Dentro de la sala de interrogatorios, la expresión impávida de Horst Werner no había cambiado, pero alzó la cara y sonrió dulcemente cuando se abrió la puerta y entró un hombre de traje oscuro que le apoyó una mano en el hombro.
Mi intérprete confirmó mi intuición: había llegado el abogado de Werner.
La conversación entre el abogado y el comisario Voelker fue un breve y áspero cruce de palabras que se resumía en un hecho inapelable: no había pruebas suficientes para retener a Werner.
Me quedé pasmado viendo cómo Werner salía de la sala con su abogado. Libre.
Un momento después, Voelker se reunió conmigo en el cuarto de observación y me dijo que aún no había terminado. Ya se habían obtenido órdenes judiciales para inspeccionar los datos bancarios y telefónicos de Werner. Presionarían a los miembros de la Alianza allá donde estuvieran, aseguró. Sólo era cuestión de tiempo, y acabarían encerrando a Werner. La Interpol y el FBI ya trabajaban en el caso.
Salí de la comisaría con las piernas flojas, pero disfruté del aire puro y la luz diurna. Un coche aguardaba para llevarme al aeropuerto. Le dije al chófer que se diera prisa. Encendió el motor y subió el cristal de la mampara, pero tras arrancar mantuvo una velocidad moderada.
En mi cabeza, Van der Heuvel decía: «Tenga miedo de Horst Werner.» Y vaya si tenía miedo.
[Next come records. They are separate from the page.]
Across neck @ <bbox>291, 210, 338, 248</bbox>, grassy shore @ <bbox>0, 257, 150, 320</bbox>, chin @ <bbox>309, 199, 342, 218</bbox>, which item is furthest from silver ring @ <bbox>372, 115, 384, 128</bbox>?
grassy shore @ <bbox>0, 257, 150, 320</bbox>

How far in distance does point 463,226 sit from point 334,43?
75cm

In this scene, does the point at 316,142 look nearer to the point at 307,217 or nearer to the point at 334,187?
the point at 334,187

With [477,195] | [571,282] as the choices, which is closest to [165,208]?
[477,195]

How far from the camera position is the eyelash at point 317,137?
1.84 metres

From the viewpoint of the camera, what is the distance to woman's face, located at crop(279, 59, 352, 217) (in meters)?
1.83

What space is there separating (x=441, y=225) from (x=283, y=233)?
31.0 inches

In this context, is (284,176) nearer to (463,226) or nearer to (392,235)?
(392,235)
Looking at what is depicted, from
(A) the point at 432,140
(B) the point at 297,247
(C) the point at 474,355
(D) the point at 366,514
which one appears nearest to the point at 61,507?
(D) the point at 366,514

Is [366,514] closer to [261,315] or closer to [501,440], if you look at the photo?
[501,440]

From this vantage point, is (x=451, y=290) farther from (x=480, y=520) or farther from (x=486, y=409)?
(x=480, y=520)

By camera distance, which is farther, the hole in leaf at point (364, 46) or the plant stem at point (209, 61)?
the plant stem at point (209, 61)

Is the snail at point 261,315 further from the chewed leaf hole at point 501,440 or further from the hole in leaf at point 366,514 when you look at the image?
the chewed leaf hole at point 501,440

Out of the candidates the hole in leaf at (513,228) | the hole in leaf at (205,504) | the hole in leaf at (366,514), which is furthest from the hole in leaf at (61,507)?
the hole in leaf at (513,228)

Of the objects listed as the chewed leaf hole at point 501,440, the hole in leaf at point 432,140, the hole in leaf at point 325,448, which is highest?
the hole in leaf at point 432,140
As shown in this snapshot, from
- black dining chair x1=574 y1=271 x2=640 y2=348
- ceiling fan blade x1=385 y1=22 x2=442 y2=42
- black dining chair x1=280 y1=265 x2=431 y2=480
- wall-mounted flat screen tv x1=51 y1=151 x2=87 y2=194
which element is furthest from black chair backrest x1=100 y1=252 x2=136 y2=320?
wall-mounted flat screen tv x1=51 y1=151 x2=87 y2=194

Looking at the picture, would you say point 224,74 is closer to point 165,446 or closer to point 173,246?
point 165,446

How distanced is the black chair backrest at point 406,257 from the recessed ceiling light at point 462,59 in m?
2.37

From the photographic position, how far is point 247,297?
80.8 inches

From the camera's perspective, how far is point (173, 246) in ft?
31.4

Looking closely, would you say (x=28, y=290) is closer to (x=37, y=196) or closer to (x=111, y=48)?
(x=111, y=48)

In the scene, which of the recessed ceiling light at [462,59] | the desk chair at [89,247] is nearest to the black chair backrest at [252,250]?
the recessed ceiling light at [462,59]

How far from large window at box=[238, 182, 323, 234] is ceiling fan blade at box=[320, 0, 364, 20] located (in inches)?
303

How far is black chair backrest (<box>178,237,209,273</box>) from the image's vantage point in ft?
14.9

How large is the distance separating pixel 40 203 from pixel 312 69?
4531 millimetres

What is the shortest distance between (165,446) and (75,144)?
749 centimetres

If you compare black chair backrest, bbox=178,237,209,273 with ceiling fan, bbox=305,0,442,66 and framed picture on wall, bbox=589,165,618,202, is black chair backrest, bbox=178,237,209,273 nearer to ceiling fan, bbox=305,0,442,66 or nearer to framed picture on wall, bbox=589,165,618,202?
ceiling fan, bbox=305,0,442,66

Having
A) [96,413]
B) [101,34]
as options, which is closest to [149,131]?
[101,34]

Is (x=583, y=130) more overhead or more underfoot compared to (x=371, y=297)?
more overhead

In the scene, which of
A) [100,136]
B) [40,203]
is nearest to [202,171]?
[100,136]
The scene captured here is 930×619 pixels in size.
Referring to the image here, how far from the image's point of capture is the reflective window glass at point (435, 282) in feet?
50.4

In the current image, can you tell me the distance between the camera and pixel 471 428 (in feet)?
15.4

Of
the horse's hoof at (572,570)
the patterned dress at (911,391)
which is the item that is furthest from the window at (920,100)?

Werner se enteraría de que yo había hecho transcripciones de la confesión de Henri. Se podían usar como prueba contra él y los Mirones. Yo había reemplazado a Henri como el gran testigo, el que podía arruinar a Werner y a los demás con acusaciones de asesinato múltiple.
Mi cerebro cruzaba continentes. Golpeé la mampara. -Más aprisa -le grité al conductor-. Vaya más aprisa.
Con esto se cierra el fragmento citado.